◆ Task list ◆
1) The blog comments end with a description of the range of authors on the blog. List each kind of author named there.
2) Answer these questions from the blog comments:
(a) At which event, and in which state, does one commenter expect to meet the author?
(b) Which numbered rules of the site's Terms of Service does a commenter say visitors and hosts regularly violate?
(c) How do the friends and family of one commenter view that commenter's "hand tooling"?

◆ Text section ◆
- Opening Delimiter -
Work with your hands, think with your mind. Do both in equal measure. That is not simple.
To quote Heinlein,
A human being should be able to change a diaper, plan an invasion, butcher a hog, conn a ship, design a building, write a sonnet, balance accounts, build a wall, set a bone, comfort the dying, take orders, give orders, cooperate, act alone, solve equations, analyze a new problem, pitch manure, program a computer, cook a tasty meal, fight efficiently, die gallantly. Specialization is for insects.”
Get your Renascence on!
Great article. Look forward to meeting you in Maine at the Lie-Nielsen event.
Excellent article. He very eloquently stated a lot of things I’ve silently mulled over (though not in such well-educated and -informed process) since jumping on this “bandwagon.”
“How practical is this, really? …I should hope rather practical… But not in the typical sense we might view practical in our consumer society… Does it really even matter?”
Would love to get around some of y’all someday and soak up discussions such as what Dan has presented. I’ve attempted to work and talk through it with friends and family (who view my “hand tooling” as… eccentric), but I don’t know that it quite communicated.
Ah well, ramble, ramble. Thanks for what you have done and are doing.
Wow! Great article. I had given up on reading the work of “academics” for a while – this one was certainly worth reading
Why do I enjoy LAP books so much, and yet this blog usually pisses me right off?
Chris, this is not a rhetorical question.
Can you cite some posts (aside from this one) that pissed you off?
The not uncommon posts that veer off course…into political correctness, marxist flirtations disguised as “anarchy”, and plain old hypocrisy.
Publishing books by authors like Galbert keeps me hanging around though…
I was going to say that any post by the blog hosts is, by definition, not off course. But I read the site’s Terms of Service before writing my reply and saw that we all, visitors and hosts alike, are regularly in violation of Rules 2 & 3. Maybe the ToS needs to be revised to reflect the evolution of the site’s content.
Personally, I’m happy to read the civil discourse on this site even when it isn’t necessarily aligned with my beliefs. It sure beats all the screaming in the mass media (which I avoid for sanity’s sake). And I like to read about the personal convictions of the owners of the businesses I deal with. I don’t know much about Marxism or Anarchy (I haven’t yet read the essay this blog post linked to) but I don’t remember seeing any hypocrisy from Chris.
ToS #2 and #3 – that would be nice.
Good point SSteve!
You will not find one point of view on this blog. Our authors run the gamut from evangelical Christians and apocalyptic preppers to Marxists and peaceniks. As long as they are good people and good woodworkers, they are A-OK with us.
- Closing Delimiter -
◆ Supplied entries ◆
- Opening Delimiter -
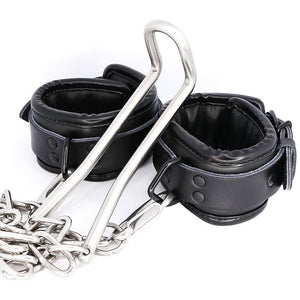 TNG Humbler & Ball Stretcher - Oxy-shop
- Closing Delimiter -
- Opening Delimiter -
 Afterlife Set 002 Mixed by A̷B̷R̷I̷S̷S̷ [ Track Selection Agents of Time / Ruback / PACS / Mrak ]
- Closing Delimiter -
◆ Responses ◆
1)
evangelical Christians
apocalyptic preppers
Marxists
peaceniks

2)
(a) The Lie-Nielsen event in Maine
(b) Rules 2 and 3
(c) As eccentric